Les Marguilliers prierent la dame de Beaumanoir de signer ce mémoire, & de se soumettre à en payer le tiers; mais elle le refusa, sous prétexte qu'il s'accordoit mal avec les vues de l'honnête simplicité qu'elle s'étoit proposée.

Elle représenta aux Marguilliers que le pain beni étoit une oblation plus personnelle que réelle, & que, quoiqu'elle eût l'honneur d'occuper une portion de maison habitée anciennement par une grande Princesse, elle ne se croyoit nullement obligée d'étaler dans l'Eglise une pompe & une décoration qui ne sympathisoient point avec sa façon de penser.

Les Marguilliers chercherent à réchauffer son désintéressement sur les honneurs de l'Eglise; mais elle persista, & offrit constamment de rendre le pain beni seule, & au jour qui lui seroit indiqué.

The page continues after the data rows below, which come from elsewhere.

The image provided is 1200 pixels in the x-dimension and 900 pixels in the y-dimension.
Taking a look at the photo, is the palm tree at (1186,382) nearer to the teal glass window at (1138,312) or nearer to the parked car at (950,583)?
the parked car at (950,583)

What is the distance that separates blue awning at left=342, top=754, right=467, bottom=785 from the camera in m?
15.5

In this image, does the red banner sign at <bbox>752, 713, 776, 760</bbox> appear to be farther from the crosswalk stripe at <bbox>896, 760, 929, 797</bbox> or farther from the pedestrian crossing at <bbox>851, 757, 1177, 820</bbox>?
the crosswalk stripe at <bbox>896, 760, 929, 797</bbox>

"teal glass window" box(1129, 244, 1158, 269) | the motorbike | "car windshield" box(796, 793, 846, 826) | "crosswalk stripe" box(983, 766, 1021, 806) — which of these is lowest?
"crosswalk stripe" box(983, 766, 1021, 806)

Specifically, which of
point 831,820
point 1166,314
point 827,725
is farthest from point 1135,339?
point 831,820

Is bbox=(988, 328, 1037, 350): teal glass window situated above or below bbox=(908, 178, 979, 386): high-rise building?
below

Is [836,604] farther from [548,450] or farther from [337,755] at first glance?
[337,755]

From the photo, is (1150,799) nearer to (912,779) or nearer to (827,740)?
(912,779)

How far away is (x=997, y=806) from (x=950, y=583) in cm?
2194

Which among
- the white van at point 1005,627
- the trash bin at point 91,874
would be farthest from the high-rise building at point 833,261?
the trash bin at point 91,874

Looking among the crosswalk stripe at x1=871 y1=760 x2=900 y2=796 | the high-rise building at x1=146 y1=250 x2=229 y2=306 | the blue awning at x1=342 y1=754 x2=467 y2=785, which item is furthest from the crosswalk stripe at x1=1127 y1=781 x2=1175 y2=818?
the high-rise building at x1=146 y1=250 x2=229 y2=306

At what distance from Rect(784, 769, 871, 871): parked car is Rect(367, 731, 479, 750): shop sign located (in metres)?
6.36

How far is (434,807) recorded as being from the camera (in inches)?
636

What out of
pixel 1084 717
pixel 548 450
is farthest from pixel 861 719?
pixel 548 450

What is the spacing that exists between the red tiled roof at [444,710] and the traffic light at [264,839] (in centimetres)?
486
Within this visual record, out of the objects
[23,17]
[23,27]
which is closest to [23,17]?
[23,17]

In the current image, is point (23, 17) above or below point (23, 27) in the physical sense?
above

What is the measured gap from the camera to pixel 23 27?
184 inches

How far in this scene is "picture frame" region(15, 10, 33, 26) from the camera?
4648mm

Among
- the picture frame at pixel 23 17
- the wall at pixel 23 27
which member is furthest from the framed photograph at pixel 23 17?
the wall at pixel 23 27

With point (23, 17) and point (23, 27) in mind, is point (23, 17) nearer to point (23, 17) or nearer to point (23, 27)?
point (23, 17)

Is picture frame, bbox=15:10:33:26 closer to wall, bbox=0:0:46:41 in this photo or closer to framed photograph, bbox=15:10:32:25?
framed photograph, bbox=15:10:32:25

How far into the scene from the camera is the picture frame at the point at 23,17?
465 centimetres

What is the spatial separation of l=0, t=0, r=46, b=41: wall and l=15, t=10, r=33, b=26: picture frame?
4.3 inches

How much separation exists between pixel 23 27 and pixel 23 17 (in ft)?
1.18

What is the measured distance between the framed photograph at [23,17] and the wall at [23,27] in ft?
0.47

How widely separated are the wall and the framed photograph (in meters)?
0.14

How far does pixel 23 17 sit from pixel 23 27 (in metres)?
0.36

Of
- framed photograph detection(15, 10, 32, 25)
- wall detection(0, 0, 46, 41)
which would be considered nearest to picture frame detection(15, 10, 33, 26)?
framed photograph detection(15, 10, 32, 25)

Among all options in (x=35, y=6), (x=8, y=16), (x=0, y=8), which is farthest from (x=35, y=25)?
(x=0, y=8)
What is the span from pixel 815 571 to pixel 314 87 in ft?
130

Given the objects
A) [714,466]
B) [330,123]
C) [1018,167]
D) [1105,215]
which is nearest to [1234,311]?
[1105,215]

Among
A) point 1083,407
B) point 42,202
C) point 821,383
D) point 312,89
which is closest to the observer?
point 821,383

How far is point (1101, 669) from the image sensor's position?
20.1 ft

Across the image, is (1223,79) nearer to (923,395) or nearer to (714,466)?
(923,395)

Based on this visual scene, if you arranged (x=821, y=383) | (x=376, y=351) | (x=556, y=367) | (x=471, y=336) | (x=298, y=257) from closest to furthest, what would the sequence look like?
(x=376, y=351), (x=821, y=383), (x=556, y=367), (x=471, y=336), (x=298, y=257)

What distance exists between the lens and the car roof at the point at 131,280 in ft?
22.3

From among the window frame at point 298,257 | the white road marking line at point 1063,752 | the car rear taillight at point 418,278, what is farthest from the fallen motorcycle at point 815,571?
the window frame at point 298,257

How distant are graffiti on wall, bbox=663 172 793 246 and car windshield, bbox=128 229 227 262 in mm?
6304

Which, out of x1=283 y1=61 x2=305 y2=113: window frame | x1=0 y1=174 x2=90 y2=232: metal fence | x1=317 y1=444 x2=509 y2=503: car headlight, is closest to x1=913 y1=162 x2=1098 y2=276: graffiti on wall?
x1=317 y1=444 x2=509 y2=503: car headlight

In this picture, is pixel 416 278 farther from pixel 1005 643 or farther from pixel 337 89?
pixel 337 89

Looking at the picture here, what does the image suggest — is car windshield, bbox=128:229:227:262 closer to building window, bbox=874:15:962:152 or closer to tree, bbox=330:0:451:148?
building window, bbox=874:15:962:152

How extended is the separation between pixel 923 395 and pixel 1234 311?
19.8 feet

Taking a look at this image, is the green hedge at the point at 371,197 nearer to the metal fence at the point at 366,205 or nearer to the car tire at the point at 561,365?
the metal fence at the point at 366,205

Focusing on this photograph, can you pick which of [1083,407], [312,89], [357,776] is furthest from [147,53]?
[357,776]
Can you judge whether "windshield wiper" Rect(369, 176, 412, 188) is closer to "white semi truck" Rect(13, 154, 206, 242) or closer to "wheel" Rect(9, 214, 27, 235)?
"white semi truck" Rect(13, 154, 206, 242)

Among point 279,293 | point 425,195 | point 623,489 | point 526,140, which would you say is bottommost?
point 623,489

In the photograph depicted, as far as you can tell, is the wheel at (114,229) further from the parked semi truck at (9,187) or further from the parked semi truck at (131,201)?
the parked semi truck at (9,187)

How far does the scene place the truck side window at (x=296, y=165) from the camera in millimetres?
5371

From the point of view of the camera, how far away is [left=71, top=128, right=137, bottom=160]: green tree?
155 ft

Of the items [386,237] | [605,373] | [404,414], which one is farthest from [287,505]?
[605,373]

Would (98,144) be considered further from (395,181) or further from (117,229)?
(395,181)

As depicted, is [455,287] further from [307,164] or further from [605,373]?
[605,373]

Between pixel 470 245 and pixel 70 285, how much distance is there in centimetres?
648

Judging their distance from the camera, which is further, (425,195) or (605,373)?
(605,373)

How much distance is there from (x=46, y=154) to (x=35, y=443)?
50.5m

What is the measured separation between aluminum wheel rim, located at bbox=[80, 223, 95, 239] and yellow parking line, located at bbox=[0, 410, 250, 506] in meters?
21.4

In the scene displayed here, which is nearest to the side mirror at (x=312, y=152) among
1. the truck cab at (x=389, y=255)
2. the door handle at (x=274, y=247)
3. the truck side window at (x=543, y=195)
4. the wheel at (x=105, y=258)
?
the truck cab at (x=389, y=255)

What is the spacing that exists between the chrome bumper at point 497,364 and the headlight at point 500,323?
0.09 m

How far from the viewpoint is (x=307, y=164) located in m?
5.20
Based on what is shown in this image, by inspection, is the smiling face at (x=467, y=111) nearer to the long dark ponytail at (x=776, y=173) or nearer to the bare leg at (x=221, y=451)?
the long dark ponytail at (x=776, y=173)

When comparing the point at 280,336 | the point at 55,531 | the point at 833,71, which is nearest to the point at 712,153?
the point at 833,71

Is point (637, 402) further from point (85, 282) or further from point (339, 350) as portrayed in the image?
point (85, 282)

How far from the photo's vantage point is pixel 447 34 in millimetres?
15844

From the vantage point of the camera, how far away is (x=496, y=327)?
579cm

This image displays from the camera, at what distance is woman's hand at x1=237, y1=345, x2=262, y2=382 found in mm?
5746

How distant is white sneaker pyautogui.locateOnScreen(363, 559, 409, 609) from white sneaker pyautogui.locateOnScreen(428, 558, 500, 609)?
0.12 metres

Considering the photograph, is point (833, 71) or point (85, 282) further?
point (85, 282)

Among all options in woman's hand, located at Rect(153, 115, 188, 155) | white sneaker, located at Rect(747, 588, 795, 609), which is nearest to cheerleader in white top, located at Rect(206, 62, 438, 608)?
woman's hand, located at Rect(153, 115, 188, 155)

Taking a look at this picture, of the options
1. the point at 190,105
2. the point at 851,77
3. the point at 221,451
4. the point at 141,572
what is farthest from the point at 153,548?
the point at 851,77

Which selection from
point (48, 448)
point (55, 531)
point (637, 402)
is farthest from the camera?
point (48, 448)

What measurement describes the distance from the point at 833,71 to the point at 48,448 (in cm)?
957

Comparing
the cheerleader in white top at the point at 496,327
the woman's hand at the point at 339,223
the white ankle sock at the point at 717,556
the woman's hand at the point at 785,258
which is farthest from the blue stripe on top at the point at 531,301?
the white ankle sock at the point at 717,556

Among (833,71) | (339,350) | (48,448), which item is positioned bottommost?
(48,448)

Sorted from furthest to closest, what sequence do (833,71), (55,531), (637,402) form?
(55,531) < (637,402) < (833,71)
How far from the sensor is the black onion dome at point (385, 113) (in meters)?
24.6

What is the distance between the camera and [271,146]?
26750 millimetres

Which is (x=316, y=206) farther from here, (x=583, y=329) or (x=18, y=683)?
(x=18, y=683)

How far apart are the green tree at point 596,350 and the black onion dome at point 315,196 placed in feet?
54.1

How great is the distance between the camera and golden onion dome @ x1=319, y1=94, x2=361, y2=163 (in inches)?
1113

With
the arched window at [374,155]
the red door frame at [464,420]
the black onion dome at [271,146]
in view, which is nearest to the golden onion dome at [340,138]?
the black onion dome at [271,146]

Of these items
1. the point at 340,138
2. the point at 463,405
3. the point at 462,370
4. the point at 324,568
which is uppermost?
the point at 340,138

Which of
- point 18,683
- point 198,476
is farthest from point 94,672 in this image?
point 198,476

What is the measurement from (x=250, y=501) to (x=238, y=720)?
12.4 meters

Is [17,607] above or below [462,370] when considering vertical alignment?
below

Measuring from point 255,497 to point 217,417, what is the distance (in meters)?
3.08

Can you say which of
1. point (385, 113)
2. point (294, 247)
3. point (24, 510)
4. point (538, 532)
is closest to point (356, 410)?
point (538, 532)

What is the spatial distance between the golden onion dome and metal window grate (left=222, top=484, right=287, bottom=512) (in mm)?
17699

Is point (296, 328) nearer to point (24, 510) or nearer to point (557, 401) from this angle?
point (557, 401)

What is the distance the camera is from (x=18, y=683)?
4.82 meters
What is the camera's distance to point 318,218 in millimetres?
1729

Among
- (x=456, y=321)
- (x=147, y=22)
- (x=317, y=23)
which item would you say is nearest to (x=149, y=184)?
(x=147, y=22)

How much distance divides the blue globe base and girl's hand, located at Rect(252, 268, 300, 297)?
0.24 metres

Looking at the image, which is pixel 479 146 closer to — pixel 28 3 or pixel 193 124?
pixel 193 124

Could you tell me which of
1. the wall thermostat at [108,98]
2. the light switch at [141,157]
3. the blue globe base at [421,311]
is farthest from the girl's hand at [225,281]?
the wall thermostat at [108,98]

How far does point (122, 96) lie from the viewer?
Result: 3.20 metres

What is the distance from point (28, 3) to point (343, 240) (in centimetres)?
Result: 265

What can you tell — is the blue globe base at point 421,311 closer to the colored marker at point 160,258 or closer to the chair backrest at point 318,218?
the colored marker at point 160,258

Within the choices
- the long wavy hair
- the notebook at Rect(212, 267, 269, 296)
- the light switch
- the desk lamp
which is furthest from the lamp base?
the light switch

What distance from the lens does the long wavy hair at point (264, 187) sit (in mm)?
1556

Cependant la dame de Beaumanoir se rappella que nombre de personnes lui avoient dit qu'elles se débarrassoient d'un détail inutile, moyennant une rétribution qu'elles payoient. Elle offrit à un des Marguilliers de lui remettre vingt-quatre livres, pour lesquelles elle avoit appris que nombre de maisons honorables de sa connoissance dans la Paroisse s'étoient affranchies d'un soin embarrassant. Alors le Marguillier crut sa dignité offensée; il brusqua la dame de Beaumanoir, & lui dit d'un ton piqué, qu'il n'étoit ni Pâtissier ni Cirier; qu'il avoit l'honneur d'être Marguillier, & Marchand de Bas; que des propositions comme les siennes n'étoient bonnes à faire qu'à des serviteurs mercénaires de l'Eglise, & qu'on les lui auroit envoyés en personnes, si l'on eût prévu son esprit d'arrangement. Le Trésorier des Pauvres, Apoticaire de la maison, voulut tranquilliser la bile de son confrere; mais il sortit en protestant qu'on sçauroit bien forcer le sieur de Beaumanoir à contribuer pour son tiers dans le montant du mémoire, & on le fit agréer aux sieurs de Sainte-Amaranthe & Dubocage, dans la présupposition que la dame de Beaumanoir y avoit accédé.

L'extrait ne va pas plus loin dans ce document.